## PROMPT 1
Answer these questions using the article on the Four Points roadwork projects.
(a) About how many vehicles pass through the Four Points intersection per day?
(b) What is the cost of project 1 on RM 2222?
(c) In what month and year did project 1 break ground?
## PROMPT 2
Carry on the article about the Four Points roadwork projects, starting after its last paragraph.

## READING TEXT
*** Begin section ***
By LYNETTE HAALAND, Four Points News
The $39.4 million roadwork projects in Four Points are expected to be complete by next year. The RM 2222 widening project is expected to be finished in mid-2021 and the new bypass road, connecting RM 620 to RM 2222, is expected to be complete by late 2021.
The combined projects are expected to increase road capacity which will improve mobility and cut down on congestion.
About 50,000 vehicles pass through the Four Points intersection per day. Just six years ago that number was about 38,000, said Brad Wheelis, TxDOT public information officer.
In the last five or six years, more than 12,000 vehicle trips have been added each day through the RM 620/RM 2222 intersection, he added.
Widening RM 2222
The $23.6 million project 1 is adding a third lane on RM 2222 between Bonaventure Drive and McNeil Drive. The project broke ground in January 2019 and the improvements are expected to be complete by May 2021, or nearly two and a half years later.
The first section of project 1, from River Place to Austin Baptist Church, should be done around December.
“We are in the final phase of construction on RM 2222 from River Place Boulevard to McNeil Drive and expect to finish in (about) two months,” said Tyler Brudnick, Texas Department of Transportation project manager.
A portion of the entrance of River Place will be changed and the median will be reduced but TxDOT officials say the pond and fountain will remain. (This is clarification from information Four Points News reported in early September.)
The River Place Boulevard intersection will include an additional left-turn lane from northbound River Place Boulevard to westbound RM 2222 and an additional left-turn lane from southbound River Place Boulevard to eastbound RM 2222.
*** End section ***
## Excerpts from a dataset
*** Begin section ***
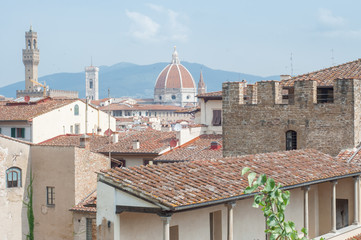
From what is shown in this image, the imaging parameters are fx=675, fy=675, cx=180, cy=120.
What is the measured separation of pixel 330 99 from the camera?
2416 cm

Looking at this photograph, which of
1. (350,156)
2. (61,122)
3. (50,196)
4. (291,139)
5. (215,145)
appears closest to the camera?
(350,156)

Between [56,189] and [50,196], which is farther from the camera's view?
[50,196]

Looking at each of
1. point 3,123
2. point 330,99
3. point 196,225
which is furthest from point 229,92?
point 3,123

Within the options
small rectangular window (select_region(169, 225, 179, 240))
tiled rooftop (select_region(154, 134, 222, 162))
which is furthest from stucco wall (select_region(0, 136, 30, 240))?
small rectangular window (select_region(169, 225, 179, 240))

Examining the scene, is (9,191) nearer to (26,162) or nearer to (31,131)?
(26,162)

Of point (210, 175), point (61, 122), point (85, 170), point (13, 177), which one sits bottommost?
point (13, 177)

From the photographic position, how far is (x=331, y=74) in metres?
25.6

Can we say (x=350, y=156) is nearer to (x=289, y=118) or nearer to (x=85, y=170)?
(x=289, y=118)

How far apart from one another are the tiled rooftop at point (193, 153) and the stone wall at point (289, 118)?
34.8 feet

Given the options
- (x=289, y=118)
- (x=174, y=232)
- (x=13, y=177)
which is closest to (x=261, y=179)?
(x=174, y=232)

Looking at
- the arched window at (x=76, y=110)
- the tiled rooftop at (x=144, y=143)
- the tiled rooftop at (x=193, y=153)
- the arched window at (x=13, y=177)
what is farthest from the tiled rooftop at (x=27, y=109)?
the tiled rooftop at (x=193, y=153)

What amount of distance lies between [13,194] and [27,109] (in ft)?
44.1

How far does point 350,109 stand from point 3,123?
33.0 metres

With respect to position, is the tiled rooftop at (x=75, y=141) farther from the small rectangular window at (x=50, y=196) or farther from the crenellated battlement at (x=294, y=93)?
the crenellated battlement at (x=294, y=93)
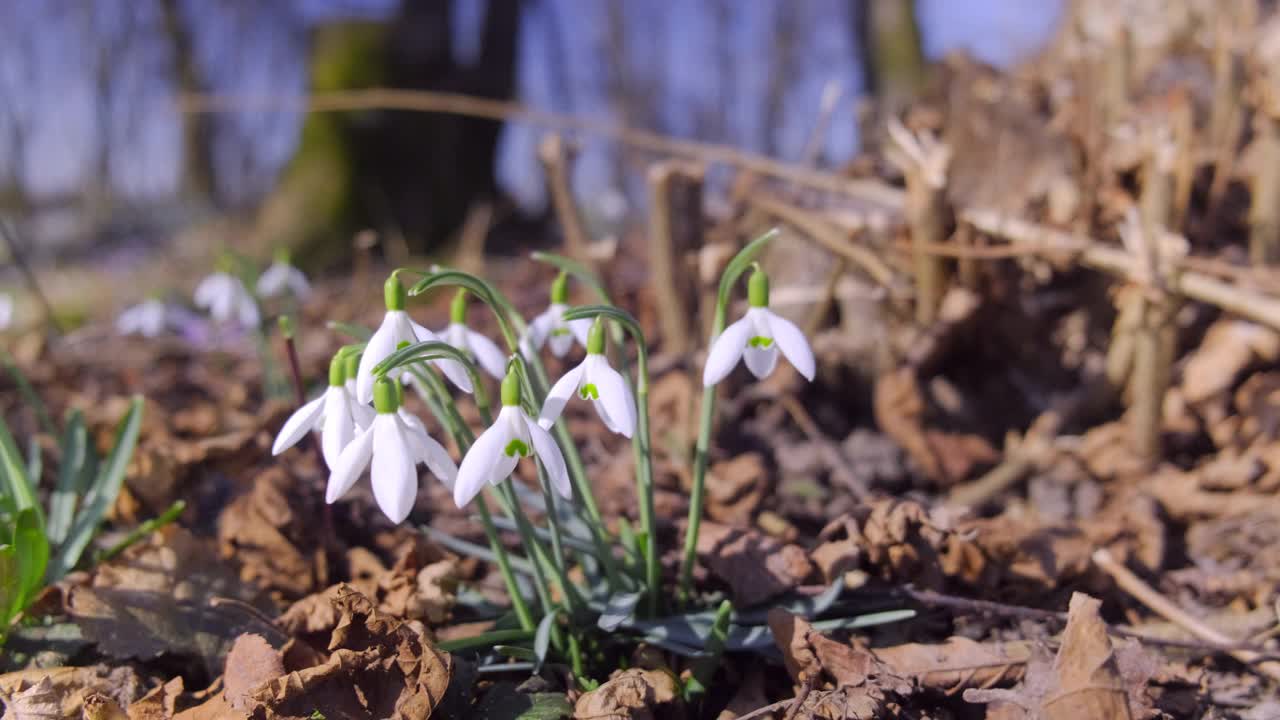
*** End section ***
## EXERCISE RESPONSE 1
(a) About 50,000.
(b) $23.6 million.
(c) January 2019.

## EXERCISE RESPONSE 2
After completing the work between River Place Boulevard and McNeil Drive, TxDOT will begin widening RM 2222 to accommodate a third lane between River Place Boulevard and the new connector road.
“This work includes storm drain installation, construction of the roadway and installing the median,” Brudnick said.
All utilities have finished relocating between Bonaventure Drive and Ribelin Ranch Drive.
These companies or networks have been attaching to the poles: Greater Austin Area Telecommunications Network (GAATN), Grande, Spectrum, CenturyLink and AT&T.
The COVID-19 pandemic affected the storm drainage installation, which was done earlier than expected.
“Reduced traffic volumes allowed for extended closures so crews could expedite the installation of storm drainage along RM 2222,” Brudnick said.
New connector road
The $15.8 million project 2, will add a new bypass road through open land beginning near 6715 RM 620 near BBQ Outfitters and connecting to RM 2222.
The connector bypass broke ground in December 2019 and is expected to be complete in late 2021.
After the trees were cleared on the bypass project in early 2020, crews suspended major work for some six months. This was done prior to the nesting season of migratory birds.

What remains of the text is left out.